Department of Computer Science: MSc Thesis Presentation
When
Where
Event language(s)
Learning interpretable predictive biomarkers from multi-omics data
Author: Ellimari Paunio
Advisor: Riikka Huusari, Taneli Pusa
Supervisor: Juho Rousu
Abstract: Advancements in technologies for generating large-scale omics data and the extensive development of machine learning methods are transforming the field of medicine by providing opportunities for improved diagnosis, monitoring, and treatment of diseases through the use of multivariate biomarkers. Moreover, advancements offer opportunities for precision medicine, where treatments can be tailored to the needs of individual patients. Multivariate biomarker discovery, which involves the prediction of clinical outcomes reproducibly using a small set of biomarkers, has emerged as a promising approach. However, from a machine learning perspective, the integration of multi-omics data to discover multi-omics biomarkers remains challenging. In addition, transparency and explainability of models are key issues in the translation into clinical practice.

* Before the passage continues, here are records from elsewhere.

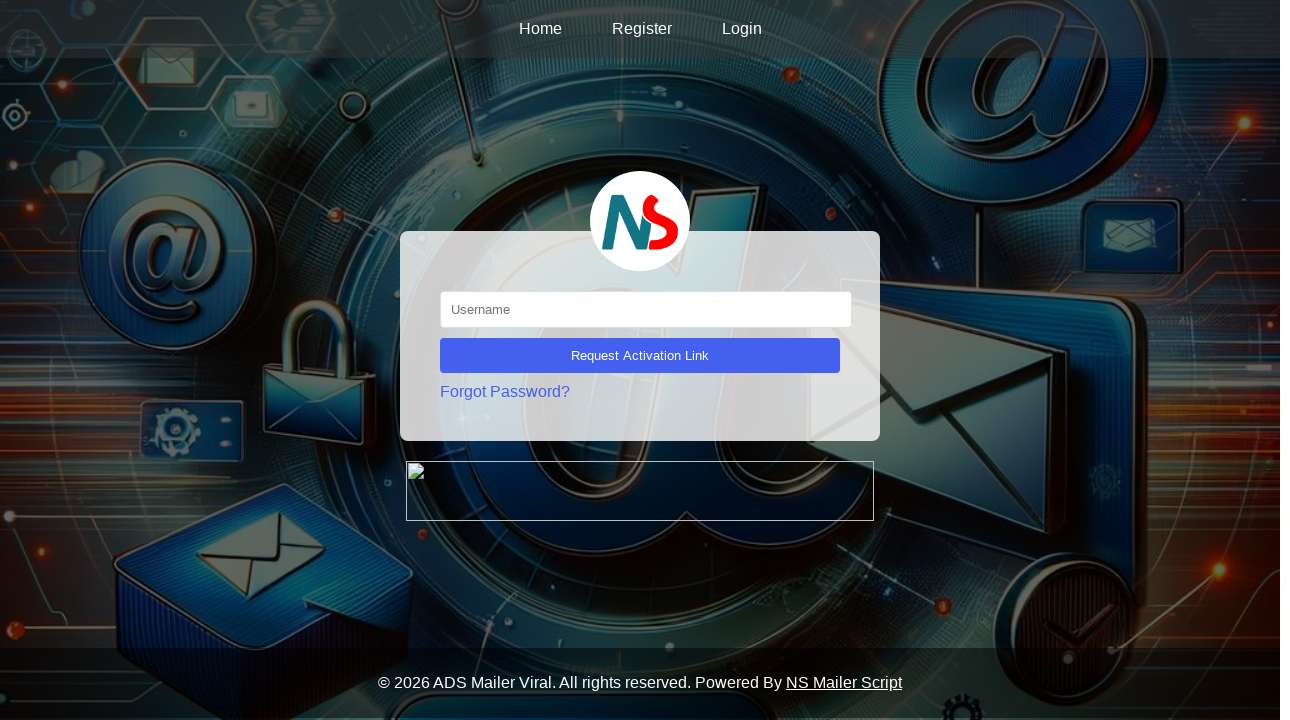

--- FILE ---
content_type: text/html; charset=UTF-8
request_url: https://adsmailerviral.com/request-activation.php
body_size: 1815
content:


<!DOCTYPE html>
<html lang="en">

<head>
    <meta charset="UTF-8">
    <LINK REL="SHORTCUT ICON" HREF="favicon.ico">
    <meta name="description" content="Website description" />
    <meta name="keywords" content="keyword1, keyword" />
    <meta property="og:title" content="ADS Mailer Viral" />
    <meta property="og:description" content="Website description" />
    <meta property="og:image" content="https://nsmailerscript.com" />
    <title>Request Activation Email | ADS Mailer Viral</title>
    <link rel="shortcut icon" href="logo/logo.png">
    <link rel="stylesheet" href="themes/default/login-area/style.css">
</head>

<body>
    <div class="overlay"></div>

    <nav class="navbar">
        <a href="index.php">Home</a>
        <a href="register.php">Register</a>
        <a href="login.php">Login</a>
    </nav><div class="container">

    <div class="login-form">
        <div class="logo-circle">
            <img src="logo/logo.png" alt="Logo">
        </div>
                <form action="" method="POST">
            <input type="hidden" name="csrf_token" class="form-control" value="be3fa51a33d48ef546c06fccbf932024">
            <input type="text" placeholder="Username" name="username" required>
            <button type="submit">Request Activation Link</button>
            <a href="forget.php" class="forgot-password">Forgot Password?</a>
        </form>
    </div>
    <div class="banner-row">
        <a href="banner-click.php?id=332" target="_blank"><img src="https://www.easyhits4u.com/img/banners/468x60_14.gif" height="60" width="468" /></a>    </div>

    <footer>
        <p>&copy; 2026 ADS Mailer Viral. All rights reserved. Powered By <a style="color: #ffffff;" href="https://nsmailerscript.com" target="_blank">NS Mailer Script</a></p>
    </footer>
</body>
</html>


--- FILE ---
content_type: text/css
request_url: https://adsmailerviral.com/themes/default/login-area/style.css
body_size: 3270
content:
body, html {
    height: 100%;
    margin: 0;
    font-family: Arial, sans-serif;
    background: url('bg_1.jpg') no-repeat center center fixed;
    background-size: cover;
    position: relative;
    overflow-x: hidden; /* Prevent horizontal scrolling */
}

.overlay {
    content: '';
    position: absolute;
    top: 0;
    right: 0;
    bottom: 0;
    left: 0;
    background: rgba(0, 0, 0, 0.6); /* Dark overlay */
    z-index: 1;
}

.navbar {
    display: flex;
    justify-content: center;
    padding: 10px;
    background-color: #33333382;
    position: relative;
    z-index: 3; /* Above the overlay */
}

.navbar a {
    color: white;
    padding: 10px 15px;
    text-decoration: none;
    margin: 0 10px;
}

.navbar a:hover {
    background-color: #ddd;
    color: black;
}

.container {
    min-height: calc(100% - 60px); /* Adjust for navbar height */
    display: flex;
    flex-direction: column;
    align-items: center;
    justify-content: center;
    position: relative;
    padding: 20px;
    box-sizing: border-box;
    z-index: 2; /* Above the overlay */
}

.login-form {
    width: 400px; /* Increased width */
    background: rgba(255, 255, 255, 0.8);
    padding: 60px 40px 40px 40px; /* Adjusted padding */
    border-radius: 8px;
    position: relative;
}

.logo-circle {
    width: 100px;
    height: 100px;
    background: #fff;
    border-radius: 50%;
    display: flex;
    align-items: center;
    justify-content: center;
    position: absolute;
    top: -60px; /* Adjusted position */
    left: 50%;
    transform: translateX(-50%);
    overflow: hidden; /* Ensures content does not overflow the circular area */
}

.logo-circle img {
    max-width: 80%; /* Adjust the logo size to fit within the circle */
    max-height: 80%; /* Maintain the aspect ratio */
    object-fit: contain; /* Ensures the image is scaled correctly */
}

.alert {
    color: red;
    margin-bottom: 20px;
}

input[type="text"], input[type="password"] , input[type="email"] {
    padding: 10px 0px 10px 10px;
    margin-bottom: 10px;
    border: 1px solid #ddd;
    border-radius: 4px;
    width: 100%;
}

button {
    padding: 10px;
    border: none;
    border-radius: 4px;
    background-color: #4361ee;
    color: white;
    cursor: pointer;
    width: 100%;
}

button:hover {
    background-color: #324cdd;
}

.forgot-password {
    display: block;
    margin-top: 10px;
    color: #4361ee;
    text-decoration: none;
}

.forgot-password:hover {
    text-decoration: underline;
}

.banner-row {
    display: flex;
    justify-content: space-around;
    padding: 20px 0;
    width: 100%;
    max-width: 400px;
}

.banner {
    width: 468px;
    height: 60px;
    background-color: #ddd; /* Placeholder for banners */
}

footer {
    text-align: center;
    padding: 10px;
    background: rgba(0, 0, 0, 0.5);
    color: white;
    position: absolute;
    bottom: 0;
    width: 100%;
    z-index: 3; /* Ensure footer is above overlay */
}

.alert-box {
    border-radius: 4px;
    padding: 10px;
    margin-bottom: 20px;
    text-align: center;
}

.alert-box.success {
    background-color: #d4edda;
    color: #155724;
    border: 1px solid #c3e6cb;
}

.alert-box.error {
    background-color: #f8d7da;
    color: #721c24;
    border: 1px solid #f5c6cb;
}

Recently proposed sparse pre-image kernel machines offer embedded feature selection and improved interpretability compared to traditional kernel methods. Another benefit for discovering multi-omics biomarkers is that sparse pre-image kernel machines can be extended to multi-view learning. This thesis explores the application of sparse pre-image kernel machines to multivariate biomarker discovery with a multi-omics coronavirus disease 2019 data set. To study, whether the stability of feature selection can be improved, the thesis couples a method known as stability selection with sparse pre-image kernel machines. The stability of feature selection and model performance with the selected features are compared to two baseline methods, random forest and logistic regression.
The thesis considers two types of feature selection pipelines for sparse pre-image kernel machines, where the first is a general grid search approach to select a level of regularization, and thus features. In the second pipeline, sparse pre-image kernel machines are combined with stability selection. Results show that stability selection improves the stability of the learned features significantly. In addition, the proposed multi-view approach learns a more balanced set of features in terms of learning features from both views compared to other methods. The findings of this thesis provide insights into the potential application of sparse pre-image kernel machines for discovering multi-omics biomarkers in complex diseases.